Should Phoenix retire from acting, the movie world would lose one of its most consistently inventive stars. This ranks with Phoenix's Oscar-nominated work in "Gladiator" and "Walk the Line," and when I line up those ridiculously different performances, I wonder how many actors could even think of doing all three roles.
Forget the uninspired title and the poster that hints at some kind of erotic love triangle. This is a gritty character study in which it always seems to be cloudy or raining, and everyone seems to be bracing for the next disappointment in life. They cling to each other out of equal parts love and desperation.
Phoenix is the aptly named Leonard (he's not a guy you'd ever call Lenny), a brooding, emotionally blocked man of about 30 who is still living with his Orthodox Jewish parents in Brooklyn. His room, cluttered to the max with objects of comfort, is his sanctuary. The lovely Vinessa Shaw gives a tender performance as Sandra, a beautiful girl who takes an immediate and deep liking to Leonard when their parents set them up.

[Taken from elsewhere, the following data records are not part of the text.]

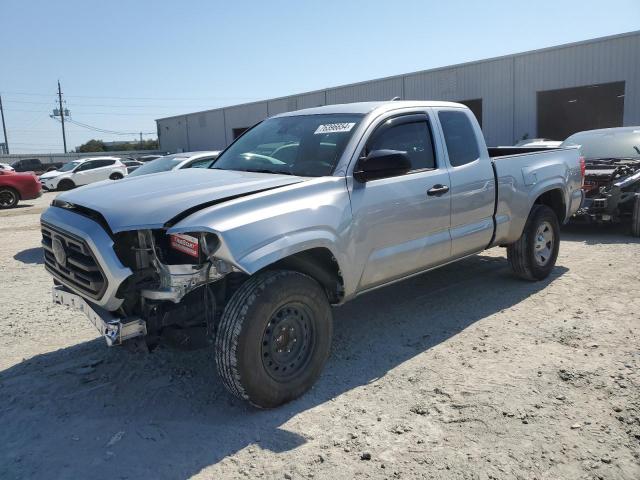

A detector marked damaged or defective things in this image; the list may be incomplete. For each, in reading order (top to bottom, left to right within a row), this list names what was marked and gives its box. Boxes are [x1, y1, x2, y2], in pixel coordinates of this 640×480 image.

damaged front end [576, 159, 640, 223]
damaged front bumper [52, 284, 148, 344]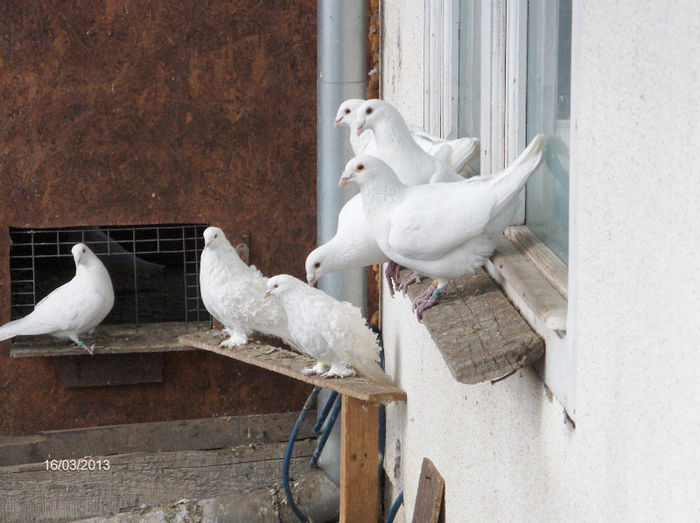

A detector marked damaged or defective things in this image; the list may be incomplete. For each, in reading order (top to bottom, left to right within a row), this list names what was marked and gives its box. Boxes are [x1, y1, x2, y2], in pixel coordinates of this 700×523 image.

rusty metal wall [0, 0, 314, 434]
red brown rusted panel [0, 0, 318, 434]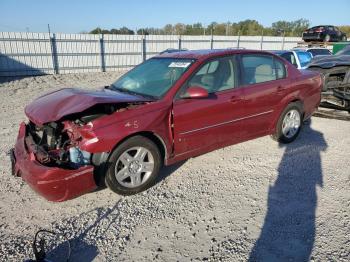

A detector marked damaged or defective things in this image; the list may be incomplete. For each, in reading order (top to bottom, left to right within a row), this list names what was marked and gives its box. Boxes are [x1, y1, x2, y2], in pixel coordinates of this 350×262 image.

crumpled hood [25, 87, 149, 125]
damaged red car [10, 48, 322, 201]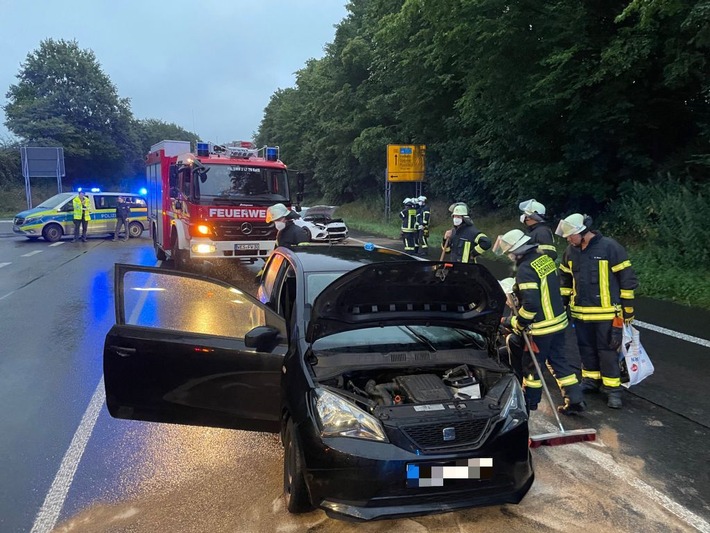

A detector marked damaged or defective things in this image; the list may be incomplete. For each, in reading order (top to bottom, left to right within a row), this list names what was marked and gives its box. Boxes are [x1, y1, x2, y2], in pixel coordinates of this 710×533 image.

black damaged car [104, 244, 536, 520]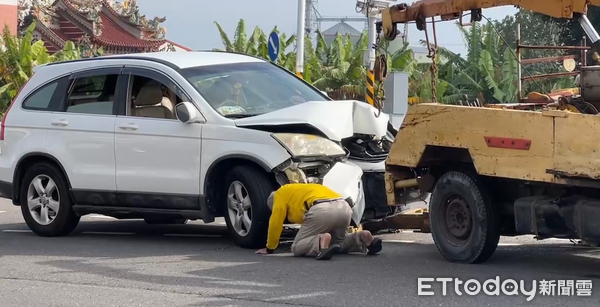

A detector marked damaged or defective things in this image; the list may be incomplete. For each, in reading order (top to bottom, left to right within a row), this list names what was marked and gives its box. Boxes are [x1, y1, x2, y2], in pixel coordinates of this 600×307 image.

crumpled hood [234, 100, 390, 141]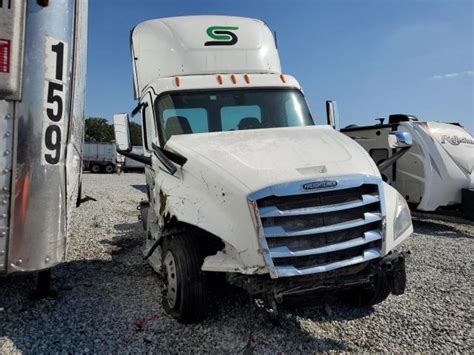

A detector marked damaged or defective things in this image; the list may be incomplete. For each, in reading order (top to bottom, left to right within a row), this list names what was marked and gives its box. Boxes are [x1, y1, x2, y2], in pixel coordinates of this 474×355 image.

broken headlight assembly [392, 193, 412, 241]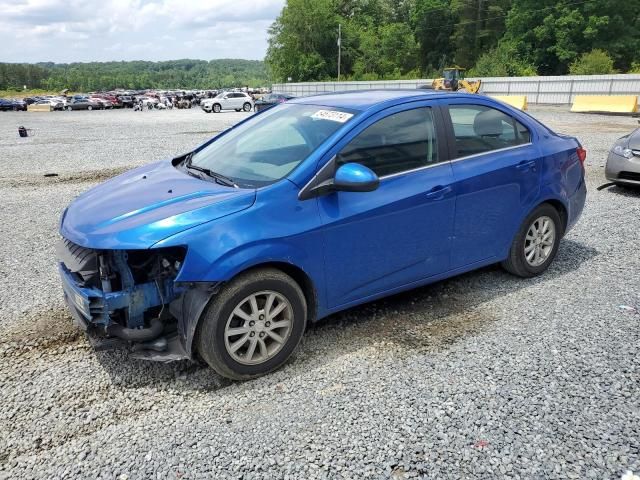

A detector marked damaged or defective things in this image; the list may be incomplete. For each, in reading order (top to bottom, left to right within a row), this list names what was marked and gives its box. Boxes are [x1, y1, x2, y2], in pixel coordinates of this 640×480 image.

damaged front end of car [57, 239, 202, 360]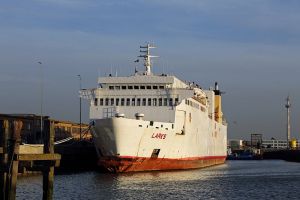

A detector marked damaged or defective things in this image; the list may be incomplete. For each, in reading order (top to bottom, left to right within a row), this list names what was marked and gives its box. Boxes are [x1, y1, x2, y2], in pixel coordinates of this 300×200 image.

rust stain on hull [98, 155, 225, 173]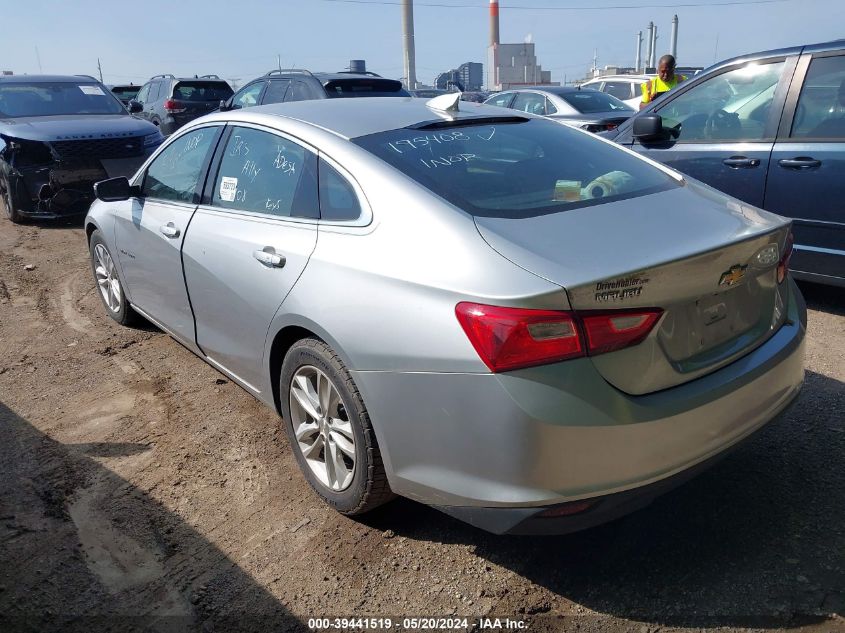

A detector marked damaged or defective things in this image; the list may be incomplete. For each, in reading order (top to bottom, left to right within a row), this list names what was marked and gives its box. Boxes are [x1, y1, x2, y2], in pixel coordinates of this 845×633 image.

damaged dark car [0, 74, 163, 223]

She sees flashes of his charm, his dark sex appeal, his potential. The fact that he's a fractured spirit only makes him more attractive to her. She wants to take care of him.
Leonard appreciates Sandra's affections and somewhere inside he knows she is a fantastic catch----but he's obsessed with Michelle (Gwyneth Paltrow), one of those gorgeous and spectacularly messed-up young women who can make men fall in love with them with a minimum of effort. Leonard sees his own redemption in Michelle, who's even more screwed up than he is. In his rescue fantasies, they'll run off together and they'll both be healed.
This is one of Paltrow's best performances in years. Michelle careens from sexy to manipulative to sweet to nearly tragic in her sadness. She's either the perfect counterpart to Leonard, or the worst thing that could possibly happen to him. Thanks to Gray's confident direction and his insightful screenplay (co-written with Ric Menello), and the blistering performances from Paltrow and Phoenix, their relationship is one of the most authentic and memorable I've seen in recent years.
"Two Lovers" has the right ending for this story. My only quibble is that a few things are spelled out when they could have been implied. But please don't miss this film. It deserves a better fate than to get lost in the dead of winter.